© copyright London Independent
As we celebrate with our families and friends this Christmas, we remember the people, children and young people of Darfur for whom peace is not only absent but a virtually unimaginable reality. Yet, the people of Darfur have a right to enjoy peace not only at Christmas but every day of the year.
As Edmund Rice International we have a special responsibility to remember the children and young people of Darfur who cannot access education, health care and who run the risk of being caught up in a war imposed upon them adults and geopolitics.The following is a report by Peter Boehm in the London Independent on December 20th:
The village is still smouldering. A girl combs through the remains of a burnt-down hut with her bare hands, trying to salvage knife blades and rakes that were not consumed by the fire. Two women, with tears in their eyes, have broken down in front of a pile of ash, wailing violently.
A band of youths is patrolling the ruins of Koukou-Angarana, bows and arrows slung over their shoulders, booomerangs and knives at the ready. But their decision to form a self-defence group has come too late. The Arab horsemen who swept through the village on their bloody rampage have long since vanished.
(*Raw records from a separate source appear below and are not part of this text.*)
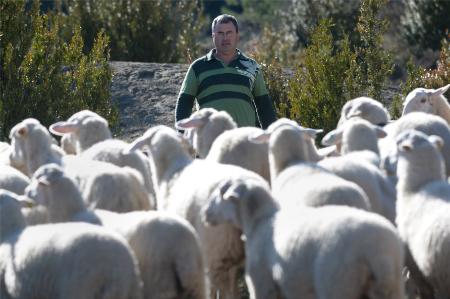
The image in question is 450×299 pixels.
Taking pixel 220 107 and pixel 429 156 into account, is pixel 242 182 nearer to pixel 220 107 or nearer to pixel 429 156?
pixel 429 156

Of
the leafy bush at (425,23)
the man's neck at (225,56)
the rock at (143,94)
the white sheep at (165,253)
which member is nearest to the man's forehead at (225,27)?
the man's neck at (225,56)

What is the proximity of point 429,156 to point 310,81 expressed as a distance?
19.6 feet

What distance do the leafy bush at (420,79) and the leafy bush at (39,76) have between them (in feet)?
10.2

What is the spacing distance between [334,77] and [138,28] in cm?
769

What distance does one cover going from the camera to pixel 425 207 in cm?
830

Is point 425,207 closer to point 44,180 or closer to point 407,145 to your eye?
point 407,145

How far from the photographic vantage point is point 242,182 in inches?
315

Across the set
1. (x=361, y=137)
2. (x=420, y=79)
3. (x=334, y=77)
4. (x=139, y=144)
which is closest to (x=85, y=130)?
(x=139, y=144)

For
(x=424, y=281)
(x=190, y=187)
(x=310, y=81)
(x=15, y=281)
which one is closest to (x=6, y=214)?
(x=15, y=281)

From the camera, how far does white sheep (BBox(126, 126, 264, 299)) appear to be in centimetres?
862

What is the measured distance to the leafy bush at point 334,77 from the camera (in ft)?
46.2

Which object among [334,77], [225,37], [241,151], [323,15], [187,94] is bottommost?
[323,15]

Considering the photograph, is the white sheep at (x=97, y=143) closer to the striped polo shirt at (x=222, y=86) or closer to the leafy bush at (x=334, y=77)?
the striped polo shirt at (x=222, y=86)

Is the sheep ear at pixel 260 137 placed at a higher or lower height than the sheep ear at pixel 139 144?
higher
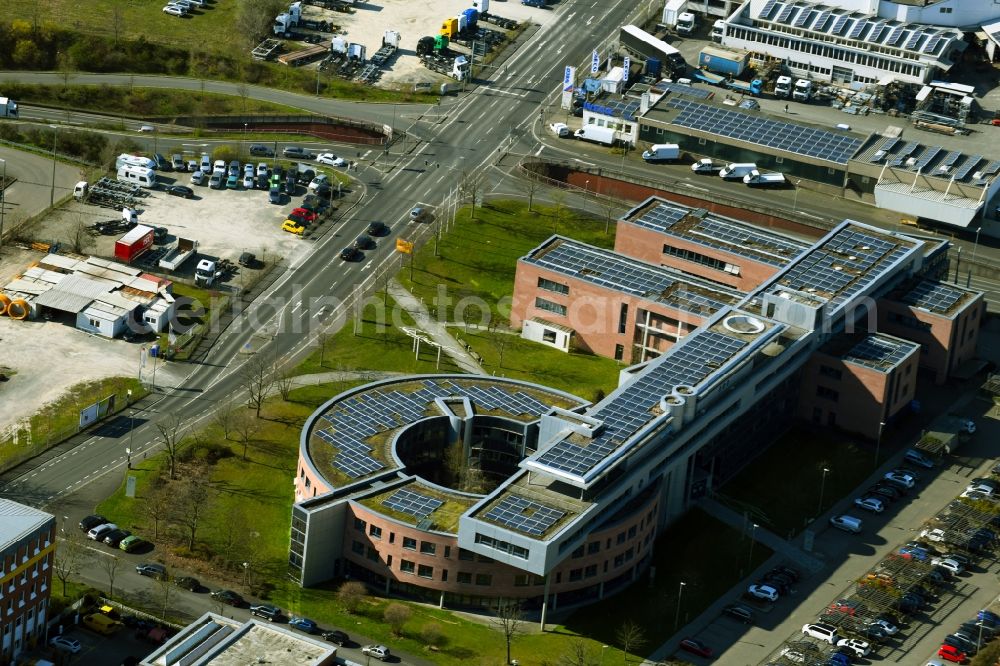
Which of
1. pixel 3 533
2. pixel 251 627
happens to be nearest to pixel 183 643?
pixel 251 627

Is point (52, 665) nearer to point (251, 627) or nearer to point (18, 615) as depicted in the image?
point (18, 615)

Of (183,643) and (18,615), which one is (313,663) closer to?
(183,643)

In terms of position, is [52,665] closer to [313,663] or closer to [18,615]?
[18,615]

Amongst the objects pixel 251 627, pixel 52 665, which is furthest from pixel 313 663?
pixel 52 665

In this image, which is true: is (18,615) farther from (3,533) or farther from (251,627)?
(251,627)

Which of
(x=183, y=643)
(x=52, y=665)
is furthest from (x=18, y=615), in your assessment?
(x=183, y=643)

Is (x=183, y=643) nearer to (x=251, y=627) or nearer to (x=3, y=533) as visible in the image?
(x=251, y=627)
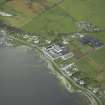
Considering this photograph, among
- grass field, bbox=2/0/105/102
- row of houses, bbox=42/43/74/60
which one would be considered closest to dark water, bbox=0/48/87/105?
row of houses, bbox=42/43/74/60

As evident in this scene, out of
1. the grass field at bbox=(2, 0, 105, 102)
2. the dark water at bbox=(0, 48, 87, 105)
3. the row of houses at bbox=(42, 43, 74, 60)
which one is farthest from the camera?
the row of houses at bbox=(42, 43, 74, 60)

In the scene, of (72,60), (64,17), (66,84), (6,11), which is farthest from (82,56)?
(6,11)

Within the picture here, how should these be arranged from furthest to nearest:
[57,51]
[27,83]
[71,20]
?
[71,20] < [57,51] < [27,83]

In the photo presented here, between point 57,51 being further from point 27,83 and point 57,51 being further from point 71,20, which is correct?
point 71,20

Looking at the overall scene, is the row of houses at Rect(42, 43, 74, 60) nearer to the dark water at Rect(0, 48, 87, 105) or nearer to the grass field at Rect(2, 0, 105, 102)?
the grass field at Rect(2, 0, 105, 102)

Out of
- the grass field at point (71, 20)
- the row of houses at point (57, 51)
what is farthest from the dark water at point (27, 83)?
the grass field at point (71, 20)

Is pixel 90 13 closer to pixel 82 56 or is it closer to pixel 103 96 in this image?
pixel 82 56

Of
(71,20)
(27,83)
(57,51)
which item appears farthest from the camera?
(71,20)

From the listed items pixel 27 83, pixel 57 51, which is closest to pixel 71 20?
pixel 57 51
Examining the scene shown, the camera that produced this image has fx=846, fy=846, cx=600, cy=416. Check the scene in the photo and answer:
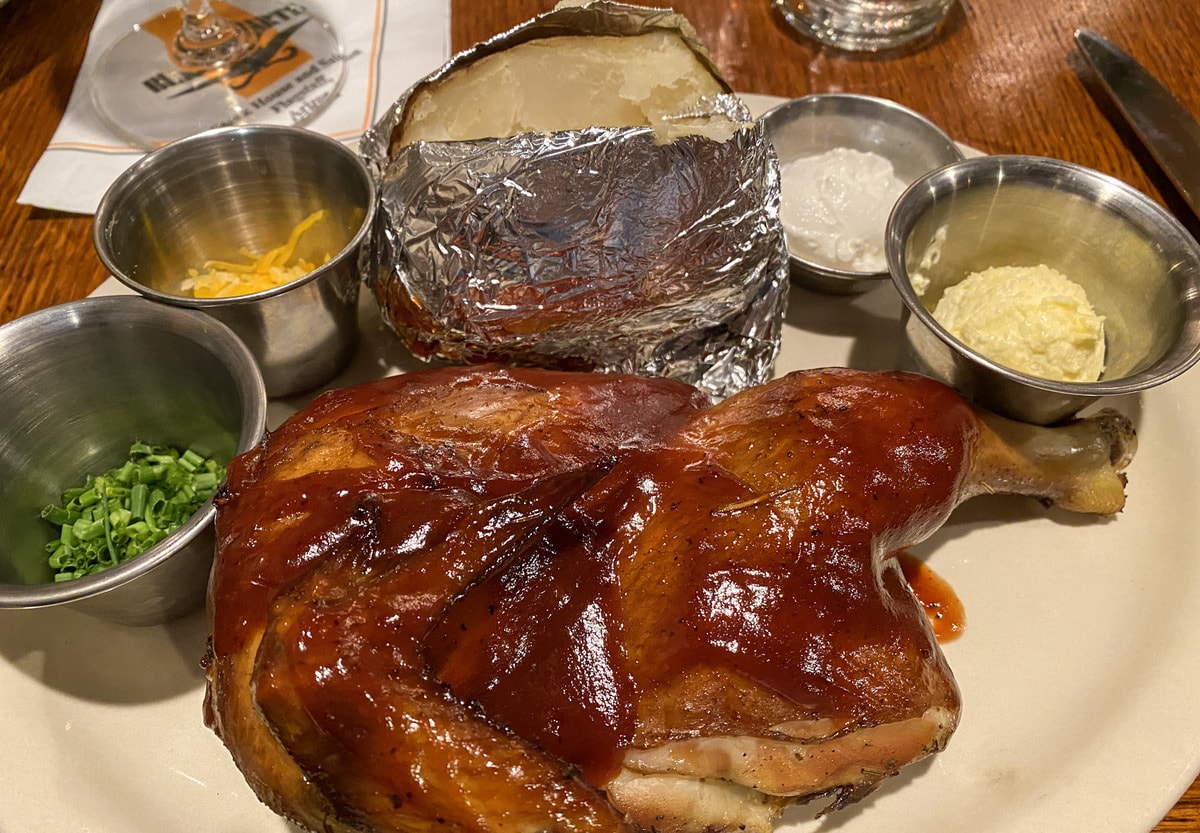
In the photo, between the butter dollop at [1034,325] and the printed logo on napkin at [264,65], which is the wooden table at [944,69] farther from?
the butter dollop at [1034,325]

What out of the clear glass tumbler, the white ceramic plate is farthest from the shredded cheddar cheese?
the clear glass tumbler

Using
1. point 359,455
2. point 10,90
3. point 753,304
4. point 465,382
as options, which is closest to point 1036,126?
point 753,304

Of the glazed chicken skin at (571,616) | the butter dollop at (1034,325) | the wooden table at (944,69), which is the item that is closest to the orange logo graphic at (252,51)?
the wooden table at (944,69)

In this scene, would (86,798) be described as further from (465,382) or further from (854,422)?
(854,422)

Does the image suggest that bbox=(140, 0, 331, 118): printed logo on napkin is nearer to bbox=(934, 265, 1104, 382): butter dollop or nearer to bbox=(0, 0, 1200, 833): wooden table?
bbox=(0, 0, 1200, 833): wooden table

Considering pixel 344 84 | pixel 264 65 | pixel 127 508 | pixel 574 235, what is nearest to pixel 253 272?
pixel 127 508

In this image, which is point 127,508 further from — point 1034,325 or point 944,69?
point 944,69

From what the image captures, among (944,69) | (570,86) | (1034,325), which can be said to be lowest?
(1034,325)
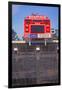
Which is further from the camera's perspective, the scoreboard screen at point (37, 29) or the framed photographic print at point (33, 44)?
the scoreboard screen at point (37, 29)

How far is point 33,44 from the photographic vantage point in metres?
5.48

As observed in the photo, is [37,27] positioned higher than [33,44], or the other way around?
[37,27]

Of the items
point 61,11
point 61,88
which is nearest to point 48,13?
point 61,11

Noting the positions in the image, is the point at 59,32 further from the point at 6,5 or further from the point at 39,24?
the point at 6,5

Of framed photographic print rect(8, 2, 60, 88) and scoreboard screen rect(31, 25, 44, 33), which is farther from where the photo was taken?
scoreboard screen rect(31, 25, 44, 33)

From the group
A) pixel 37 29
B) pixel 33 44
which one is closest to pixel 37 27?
pixel 37 29

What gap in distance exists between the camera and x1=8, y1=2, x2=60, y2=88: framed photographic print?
17.5 ft

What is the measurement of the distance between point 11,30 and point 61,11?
4.17 ft

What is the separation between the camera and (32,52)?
551 centimetres

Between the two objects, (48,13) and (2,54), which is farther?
(48,13)

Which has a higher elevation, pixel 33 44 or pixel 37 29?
pixel 37 29

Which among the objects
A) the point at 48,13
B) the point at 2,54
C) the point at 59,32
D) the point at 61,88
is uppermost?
the point at 48,13

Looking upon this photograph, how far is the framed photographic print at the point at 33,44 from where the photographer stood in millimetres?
5336

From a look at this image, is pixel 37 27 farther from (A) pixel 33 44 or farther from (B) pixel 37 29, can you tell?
(A) pixel 33 44
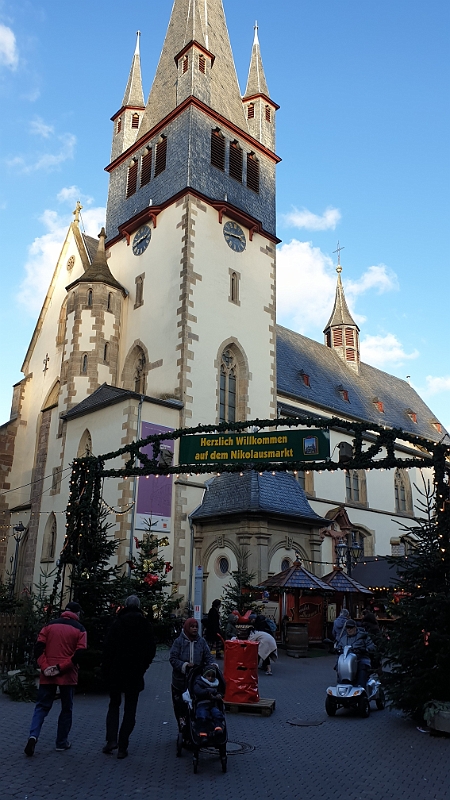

It is a tragically familiar scene in Darfur, the province of western Sudan where more than 200, 000 people have been killed and at least two million brutally forced from their homes - a genocide unleashed and sustained by the Islamist government in Khartoum - but this man-made inferno now sweeping across the plains is taking place across the Sudanese border in Chad. The pattern is identical to events in Darfuer, where the well-armed Arab raiders allied to the Sudanese goverment set villages ablaze, rape the women, and leave a trail of dead black Africans in their wake."